What is needed: Repeat each entry as written, dropping any picture you find.

Exercise input Start Marker

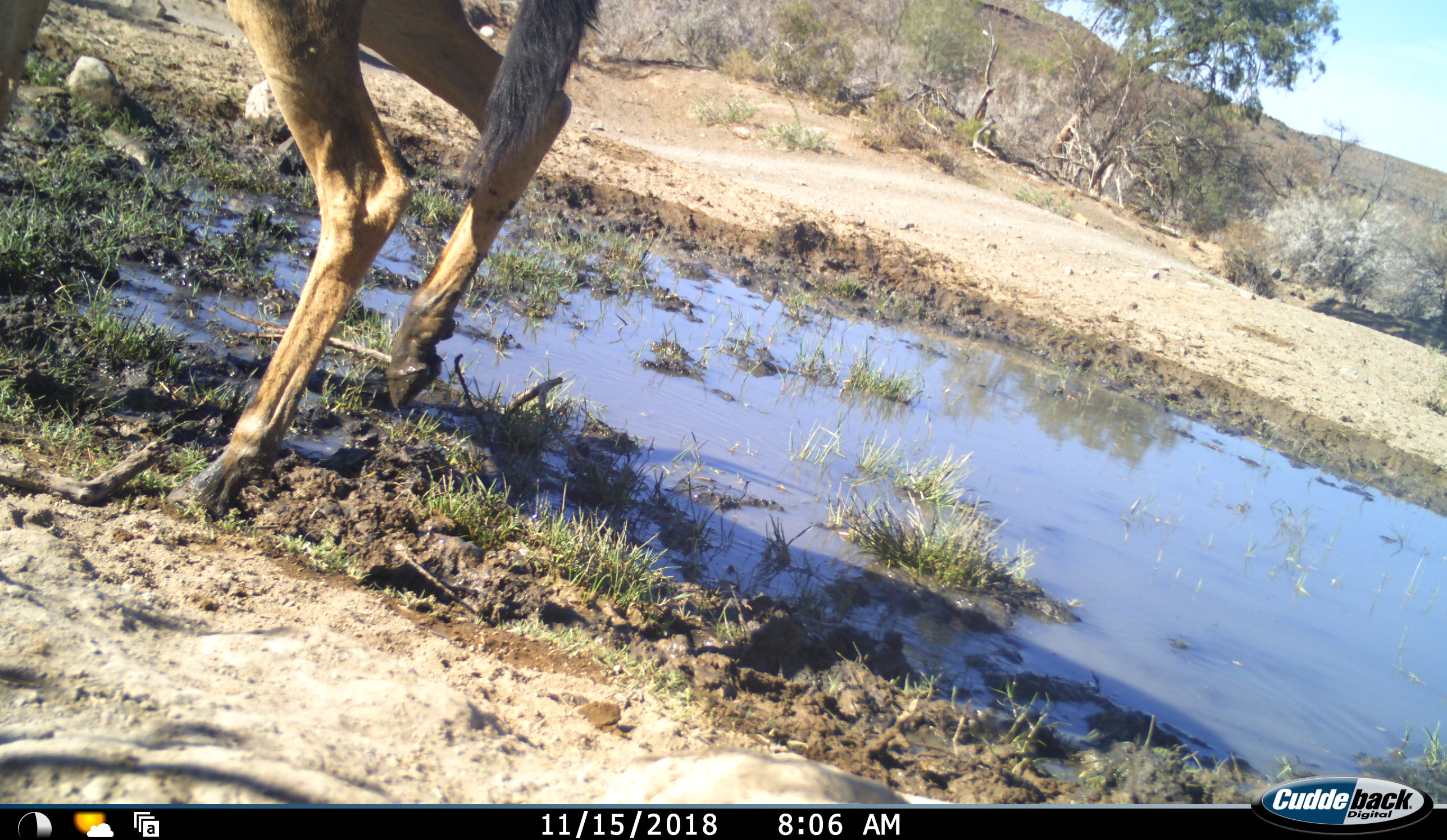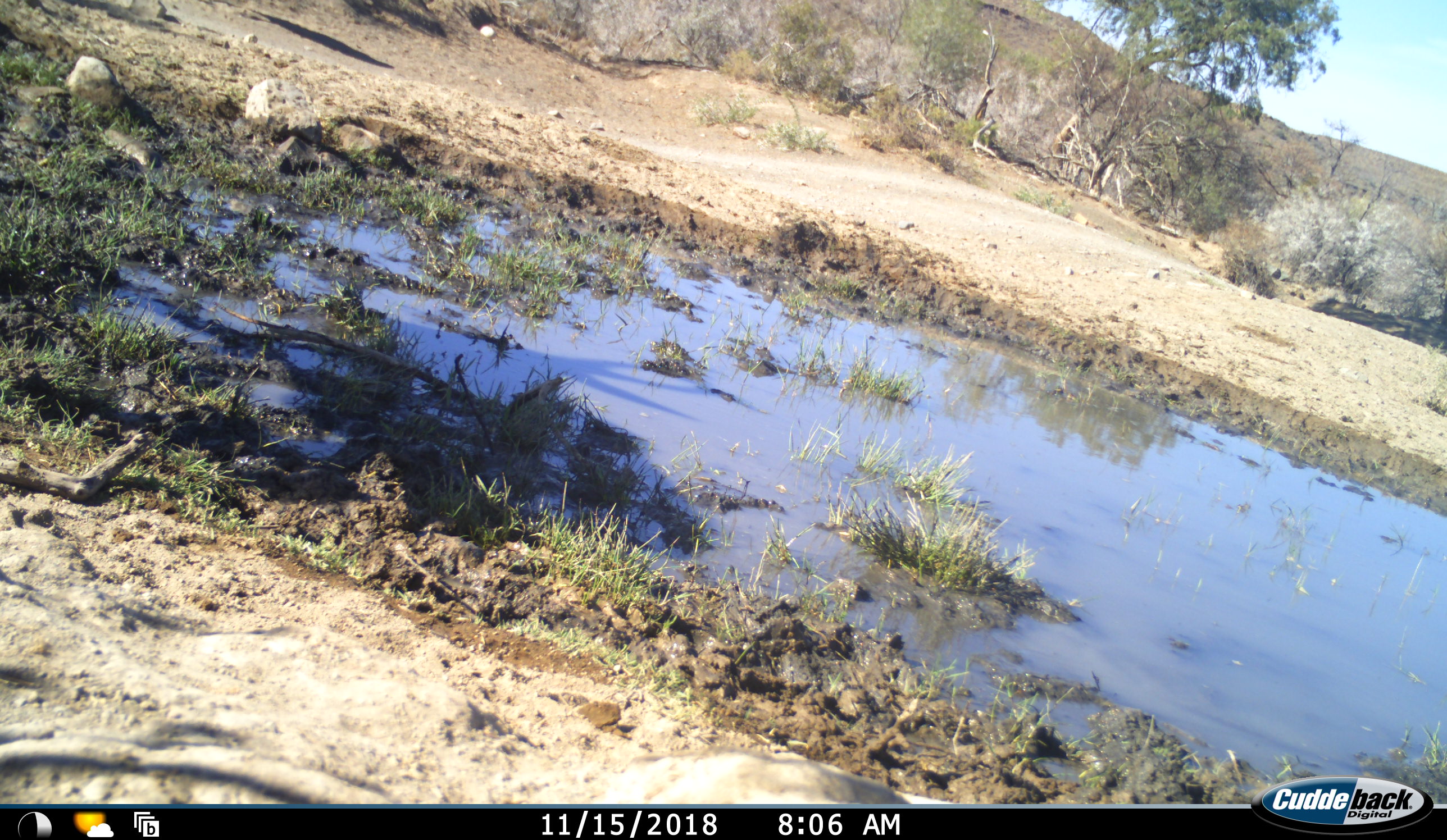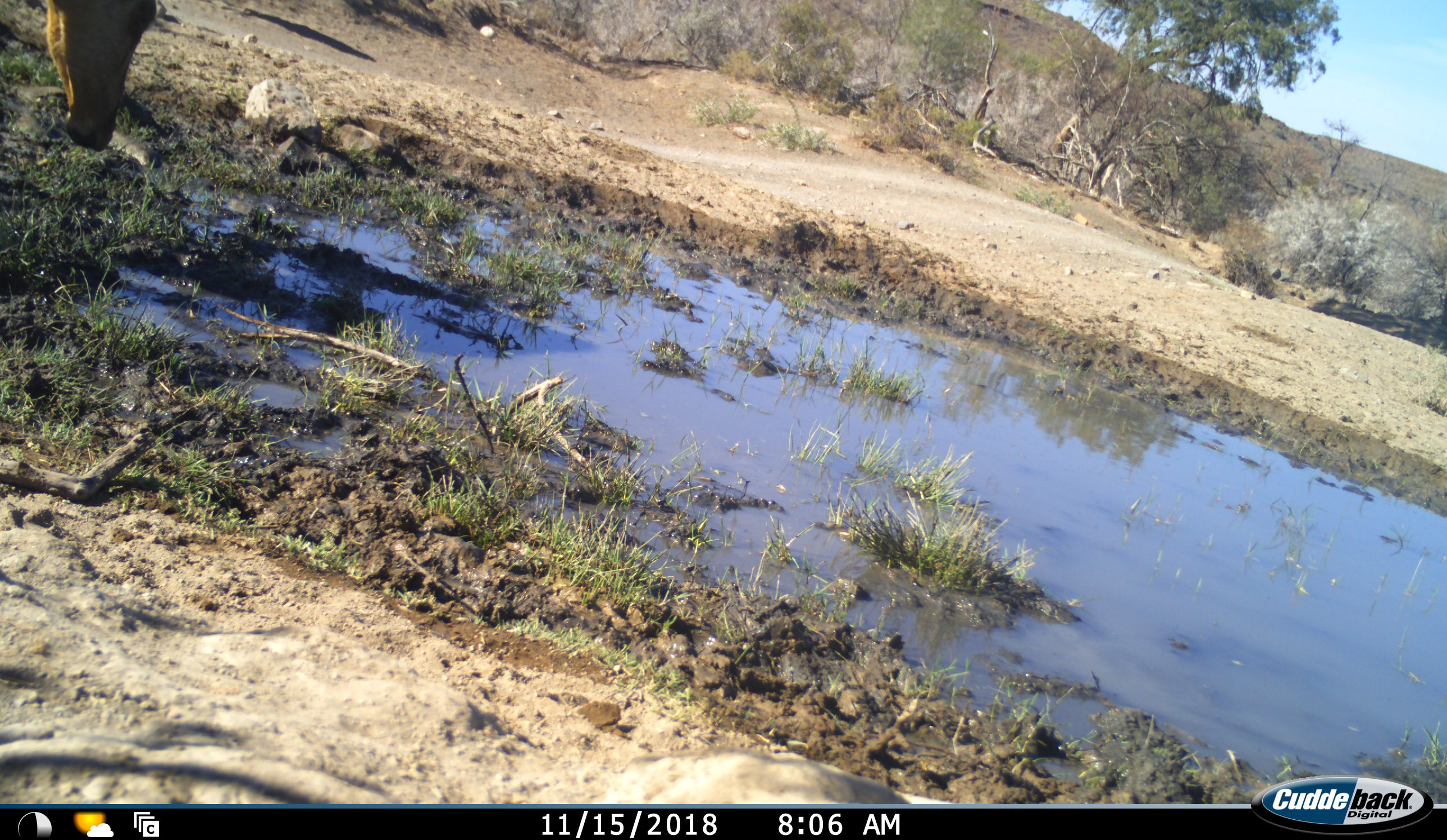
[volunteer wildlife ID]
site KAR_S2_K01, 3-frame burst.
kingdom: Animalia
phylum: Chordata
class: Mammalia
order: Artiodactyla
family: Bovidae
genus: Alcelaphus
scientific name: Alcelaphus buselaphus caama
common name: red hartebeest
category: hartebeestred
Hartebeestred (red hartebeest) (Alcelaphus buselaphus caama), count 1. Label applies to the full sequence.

Exercise input End Marker

Result of the exercise:
[volunteer wildlife ID]
site KAR_S2_K01, 3-frame burst.
kingdom: Animalia
phylum: Chordata
class: Mammalia
order: Artiodactyla
family: Bovidae
genus: Alcelaphus
scientific name: Alcelaphus buselaphus caama
common name: red hartebeest
category: hartebeestred
Hartebeestred (red hartebeest) (Alcelaphus buselaphus caama), count 1. Label applies to the full sequence.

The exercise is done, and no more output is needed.